I went a little overboard with C++11 just for fun.为了好玩，我对 C++11 有点过分了。

Here are the results I get on my 64 bit Ubuntu box with g++ 4.6.3:以下是我在 64 位 Ubuntu 机器上使用 g++ 4.6.3 得到的结果：

$ g++ -O3 -std=c++0x foo.cpp ; ./a.out 
memcpy:     33 ms
memmove:    33 ms
std::copy:  33 ms
assignment: 34 ms

The results are all quite comparable, I get comparable times in all test cases when I change the integer type, eg to long long , in the vector as well.结果都非常具有可比性，当我在向量中更改整数类型（例如，更改为long long ）时，我在所有测试用例中都获得了可比的时间。

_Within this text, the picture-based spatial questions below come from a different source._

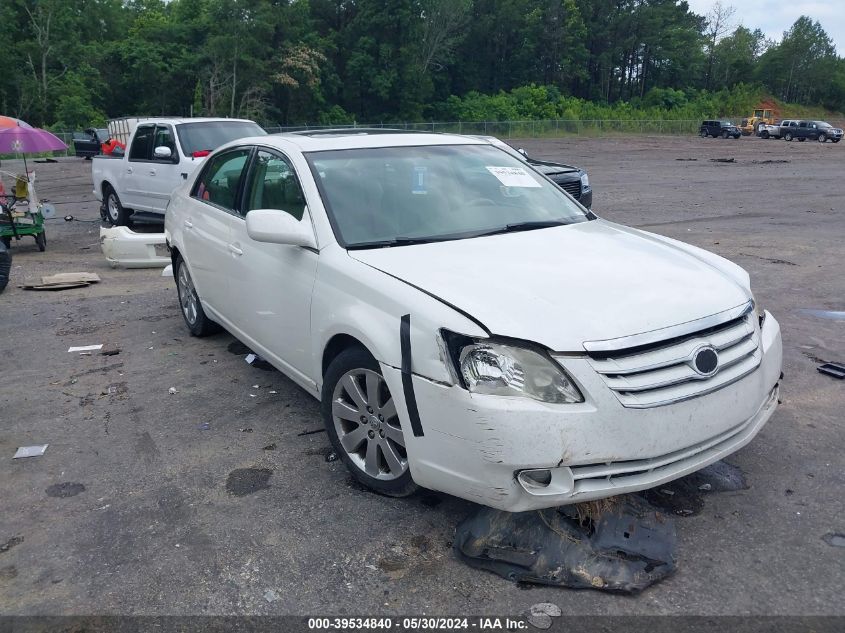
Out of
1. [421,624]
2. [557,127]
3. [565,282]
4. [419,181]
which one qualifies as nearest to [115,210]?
[419,181]

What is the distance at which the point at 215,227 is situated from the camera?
5.49 metres

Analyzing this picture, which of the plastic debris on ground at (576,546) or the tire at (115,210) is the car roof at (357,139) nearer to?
the plastic debris on ground at (576,546)

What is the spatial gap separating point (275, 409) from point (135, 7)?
94984 mm

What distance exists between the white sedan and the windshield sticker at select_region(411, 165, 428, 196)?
0.02 m

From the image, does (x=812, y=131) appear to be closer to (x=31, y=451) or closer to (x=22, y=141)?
(x=22, y=141)

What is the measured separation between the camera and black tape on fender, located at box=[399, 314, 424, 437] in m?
3.23

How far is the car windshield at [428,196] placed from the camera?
13.7 feet

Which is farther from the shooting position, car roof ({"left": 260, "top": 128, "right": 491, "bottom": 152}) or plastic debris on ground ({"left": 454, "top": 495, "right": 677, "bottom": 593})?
car roof ({"left": 260, "top": 128, "right": 491, "bottom": 152})

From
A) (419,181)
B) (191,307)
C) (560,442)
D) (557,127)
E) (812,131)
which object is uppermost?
(812,131)

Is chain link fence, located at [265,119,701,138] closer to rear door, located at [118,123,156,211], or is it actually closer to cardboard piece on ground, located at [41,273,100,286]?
rear door, located at [118,123,156,211]

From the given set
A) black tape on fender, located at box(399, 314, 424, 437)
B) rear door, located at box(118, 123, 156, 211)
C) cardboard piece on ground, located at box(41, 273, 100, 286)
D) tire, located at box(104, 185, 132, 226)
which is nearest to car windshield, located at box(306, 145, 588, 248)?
black tape on fender, located at box(399, 314, 424, 437)

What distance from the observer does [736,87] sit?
9094 cm

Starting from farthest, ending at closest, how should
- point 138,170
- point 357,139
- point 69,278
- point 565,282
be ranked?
1. point 138,170
2. point 69,278
3. point 357,139
4. point 565,282

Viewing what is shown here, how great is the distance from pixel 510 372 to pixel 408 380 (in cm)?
47
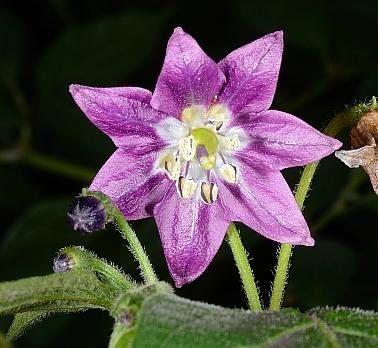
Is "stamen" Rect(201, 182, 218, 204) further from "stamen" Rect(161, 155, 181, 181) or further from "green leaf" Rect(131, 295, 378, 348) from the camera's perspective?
"green leaf" Rect(131, 295, 378, 348)

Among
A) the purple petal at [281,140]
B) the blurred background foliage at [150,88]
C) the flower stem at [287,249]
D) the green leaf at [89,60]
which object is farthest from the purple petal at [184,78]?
the green leaf at [89,60]

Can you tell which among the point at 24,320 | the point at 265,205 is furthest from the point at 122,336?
the point at 265,205

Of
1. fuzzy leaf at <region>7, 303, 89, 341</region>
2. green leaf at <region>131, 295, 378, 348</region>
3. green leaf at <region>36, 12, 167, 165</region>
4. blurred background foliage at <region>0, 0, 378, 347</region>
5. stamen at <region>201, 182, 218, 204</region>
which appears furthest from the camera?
green leaf at <region>36, 12, 167, 165</region>

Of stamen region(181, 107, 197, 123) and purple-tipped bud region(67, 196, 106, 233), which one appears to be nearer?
purple-tipped bud region(67, 196, 106, 233)

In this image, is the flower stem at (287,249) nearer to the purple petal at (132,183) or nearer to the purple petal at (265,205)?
the purple petal at (265,205)

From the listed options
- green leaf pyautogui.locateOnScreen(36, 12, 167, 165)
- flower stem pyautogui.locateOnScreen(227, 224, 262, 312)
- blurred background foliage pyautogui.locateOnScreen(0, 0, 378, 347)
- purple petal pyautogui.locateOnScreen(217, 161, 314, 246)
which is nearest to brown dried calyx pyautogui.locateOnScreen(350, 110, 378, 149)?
purple petal pyautogui.locateOnScreen(217, 161, 314, 246)

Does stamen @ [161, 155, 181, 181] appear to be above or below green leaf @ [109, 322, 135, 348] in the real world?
below

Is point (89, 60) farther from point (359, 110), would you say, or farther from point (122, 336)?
point (122, 336)

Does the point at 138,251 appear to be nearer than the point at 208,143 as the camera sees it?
Yes
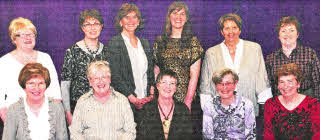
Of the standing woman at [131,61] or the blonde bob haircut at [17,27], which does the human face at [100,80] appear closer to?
the standing woman at [131,61]

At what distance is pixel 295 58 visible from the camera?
2934 mm

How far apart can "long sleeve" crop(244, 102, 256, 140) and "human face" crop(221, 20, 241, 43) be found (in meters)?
0.45

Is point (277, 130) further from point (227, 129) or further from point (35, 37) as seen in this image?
point (35, 37)

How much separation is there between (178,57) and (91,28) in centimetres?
59

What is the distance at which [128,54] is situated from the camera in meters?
2.89

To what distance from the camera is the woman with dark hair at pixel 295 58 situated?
2932mm

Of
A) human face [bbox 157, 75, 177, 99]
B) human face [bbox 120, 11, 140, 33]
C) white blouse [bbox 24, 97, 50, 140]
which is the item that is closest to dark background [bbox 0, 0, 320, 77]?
human face [bbox 120, 11, 140, 33]

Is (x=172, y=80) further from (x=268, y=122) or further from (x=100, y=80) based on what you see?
(x=268, y=122)

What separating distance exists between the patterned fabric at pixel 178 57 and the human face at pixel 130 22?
0.18 meters

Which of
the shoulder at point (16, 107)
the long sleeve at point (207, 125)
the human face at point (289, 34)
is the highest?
the human face at point (289, 34)

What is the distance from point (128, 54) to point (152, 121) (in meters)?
0.47

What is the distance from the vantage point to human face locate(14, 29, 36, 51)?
2.79m

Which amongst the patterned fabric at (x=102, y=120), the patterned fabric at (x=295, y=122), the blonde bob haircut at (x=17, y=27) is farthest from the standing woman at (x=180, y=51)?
the blonde bob haircut at (x=17, y=27)

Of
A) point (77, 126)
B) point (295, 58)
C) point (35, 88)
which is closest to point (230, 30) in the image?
point (295, 58)
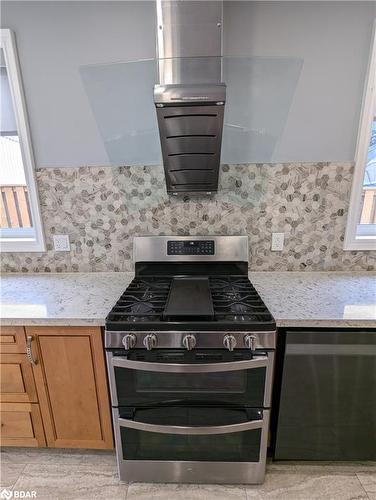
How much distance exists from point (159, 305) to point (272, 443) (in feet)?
3.05

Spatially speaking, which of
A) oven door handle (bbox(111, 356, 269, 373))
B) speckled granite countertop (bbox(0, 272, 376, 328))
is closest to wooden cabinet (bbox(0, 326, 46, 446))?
speckled granite countertop (bbox(0, 272, 376, 328))

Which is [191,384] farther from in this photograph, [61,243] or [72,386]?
[61,243]

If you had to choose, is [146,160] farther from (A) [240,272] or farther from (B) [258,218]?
(A) [240,272]

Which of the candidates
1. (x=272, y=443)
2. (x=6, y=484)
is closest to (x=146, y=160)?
(x=272, y=443)

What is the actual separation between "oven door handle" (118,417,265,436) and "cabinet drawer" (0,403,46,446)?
0.56 metres

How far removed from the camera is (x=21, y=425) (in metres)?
1.59

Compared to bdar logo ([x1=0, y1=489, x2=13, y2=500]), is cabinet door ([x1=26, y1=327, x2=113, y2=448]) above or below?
above

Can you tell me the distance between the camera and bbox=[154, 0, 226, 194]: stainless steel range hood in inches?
50.1

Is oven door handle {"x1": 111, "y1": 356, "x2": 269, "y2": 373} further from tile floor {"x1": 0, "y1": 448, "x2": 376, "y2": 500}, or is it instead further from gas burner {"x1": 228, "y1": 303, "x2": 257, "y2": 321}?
tile floor {"x1": 0, "y1": 448, "x2": 376, "y2": 500}

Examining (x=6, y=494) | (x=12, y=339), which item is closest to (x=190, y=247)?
(x=12, y=339)

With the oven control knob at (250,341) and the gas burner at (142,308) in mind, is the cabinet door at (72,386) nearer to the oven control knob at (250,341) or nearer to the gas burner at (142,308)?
the gas burner at (142,308)

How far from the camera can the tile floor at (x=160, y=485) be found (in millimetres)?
1447

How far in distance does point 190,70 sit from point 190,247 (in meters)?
0.95

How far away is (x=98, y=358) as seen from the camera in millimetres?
1453
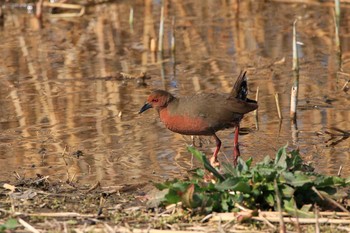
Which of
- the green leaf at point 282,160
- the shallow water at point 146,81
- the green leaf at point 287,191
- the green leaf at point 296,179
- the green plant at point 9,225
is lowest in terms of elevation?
the shallow water at point 146,81

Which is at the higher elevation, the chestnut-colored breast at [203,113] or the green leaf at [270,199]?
the chestnut-colored breast at [203,113]

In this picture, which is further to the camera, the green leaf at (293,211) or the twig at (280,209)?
the green leaf at (293,211)

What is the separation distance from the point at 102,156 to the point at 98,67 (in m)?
3.40

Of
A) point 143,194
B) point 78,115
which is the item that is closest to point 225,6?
point 78,115

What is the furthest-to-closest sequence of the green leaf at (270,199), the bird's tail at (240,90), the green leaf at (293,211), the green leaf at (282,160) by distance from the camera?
1. the bird's tail at (240,90)
2. the green leaf at (282,160)
3. the green leaf at (270,199)
4. the green leaf at (293,211)

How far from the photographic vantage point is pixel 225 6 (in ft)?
43.8

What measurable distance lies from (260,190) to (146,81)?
4840mm

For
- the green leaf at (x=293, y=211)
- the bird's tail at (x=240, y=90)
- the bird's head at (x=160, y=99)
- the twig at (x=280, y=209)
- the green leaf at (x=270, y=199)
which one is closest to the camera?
the twig at (x=280, y=209)

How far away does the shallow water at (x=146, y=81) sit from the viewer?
23.6ft

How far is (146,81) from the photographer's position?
32.3ft

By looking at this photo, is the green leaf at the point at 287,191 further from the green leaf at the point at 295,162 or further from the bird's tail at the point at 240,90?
the bird's tail at the point at 240,90

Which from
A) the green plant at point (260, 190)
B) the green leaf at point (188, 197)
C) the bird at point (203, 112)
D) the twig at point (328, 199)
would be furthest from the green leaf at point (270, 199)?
the bird at point (203, 112)

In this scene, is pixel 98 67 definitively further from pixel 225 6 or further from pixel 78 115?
pixel 225 6

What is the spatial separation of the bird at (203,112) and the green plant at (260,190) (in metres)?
1.45
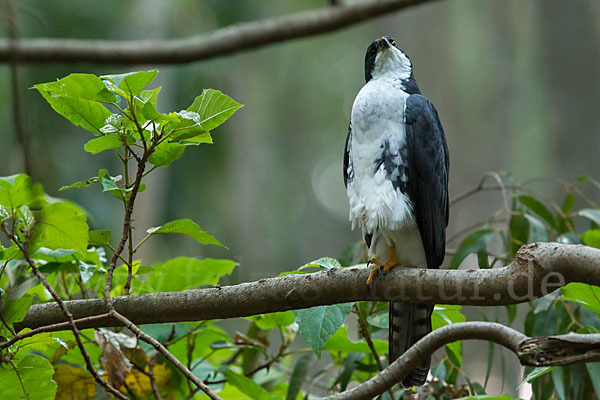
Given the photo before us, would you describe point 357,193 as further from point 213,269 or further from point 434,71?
point 434,71

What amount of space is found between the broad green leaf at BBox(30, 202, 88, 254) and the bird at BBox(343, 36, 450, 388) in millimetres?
1390

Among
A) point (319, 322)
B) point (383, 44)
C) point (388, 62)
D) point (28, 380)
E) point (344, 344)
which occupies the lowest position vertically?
point (28, 380)

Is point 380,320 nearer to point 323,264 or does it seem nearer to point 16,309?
point 323,264

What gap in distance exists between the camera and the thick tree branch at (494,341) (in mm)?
1405

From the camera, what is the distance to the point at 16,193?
1752 mm

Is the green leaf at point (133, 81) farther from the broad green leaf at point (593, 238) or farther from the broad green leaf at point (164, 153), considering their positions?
the broad green leaf at point (593, 238)

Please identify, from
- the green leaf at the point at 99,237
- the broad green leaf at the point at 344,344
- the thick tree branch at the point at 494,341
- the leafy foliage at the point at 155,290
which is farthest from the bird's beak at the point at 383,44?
the thick tree branch at the point at 494,341

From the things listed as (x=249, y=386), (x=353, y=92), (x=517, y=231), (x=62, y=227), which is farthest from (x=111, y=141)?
(x=353, y=92)

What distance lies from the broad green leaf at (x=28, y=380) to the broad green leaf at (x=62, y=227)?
334 millimetres

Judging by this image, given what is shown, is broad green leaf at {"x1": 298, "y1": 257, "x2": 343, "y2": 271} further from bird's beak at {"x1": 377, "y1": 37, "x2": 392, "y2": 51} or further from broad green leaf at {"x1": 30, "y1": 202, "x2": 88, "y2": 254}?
bird's beak at {"x1": 377, "y1": 37, "x2": 392, "y2": 51}

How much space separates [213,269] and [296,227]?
69.3 feet

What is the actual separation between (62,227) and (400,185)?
157cm

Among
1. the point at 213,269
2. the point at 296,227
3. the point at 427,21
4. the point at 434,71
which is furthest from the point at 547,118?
the point at 296,227

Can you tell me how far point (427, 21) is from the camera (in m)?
11.1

Unless my benchmark rewrite is broken, it looks like your own benchmark isn't performing a valid comparison.除非我的基准重写被破坏，否则您自己的基准似乎没有执行有效的比较。 HTH!喂！

Answer 2

Looks to me like the answer is that gcc can optimize these particular calls to memmove and memcpy, but not std::copy.在我看来，答案是 gcc 可以优化对 memmove 和 memcpy 的这些特定调用，但不能优化 std::copy。 gcc is aware of the semantics of memmove and memcpy, and in this case can take advantage of the fact that the size is known (sizeof(int)) to turn the call into a single mov instruction. gcc 知道 memmove 和 memcpy 的语义，在这种情况下可以利用已知大小 (sizeof(int)) 的事实将调用转换为单个 mov 指令。

std::copy is implemented in terms of memcpy, but apparently the gcc optimizer doesn't manage to figure out that data + sizeof(int) - data is exactly sizeof(int). std::copy 是根据 memcpy 实现的，但显然 gcc 优化器无法弄清楚 data + sizeof(int) - data 正好是 sizeof(int)。 So the benchmark calls memcpy.所以基准调用 memcpy。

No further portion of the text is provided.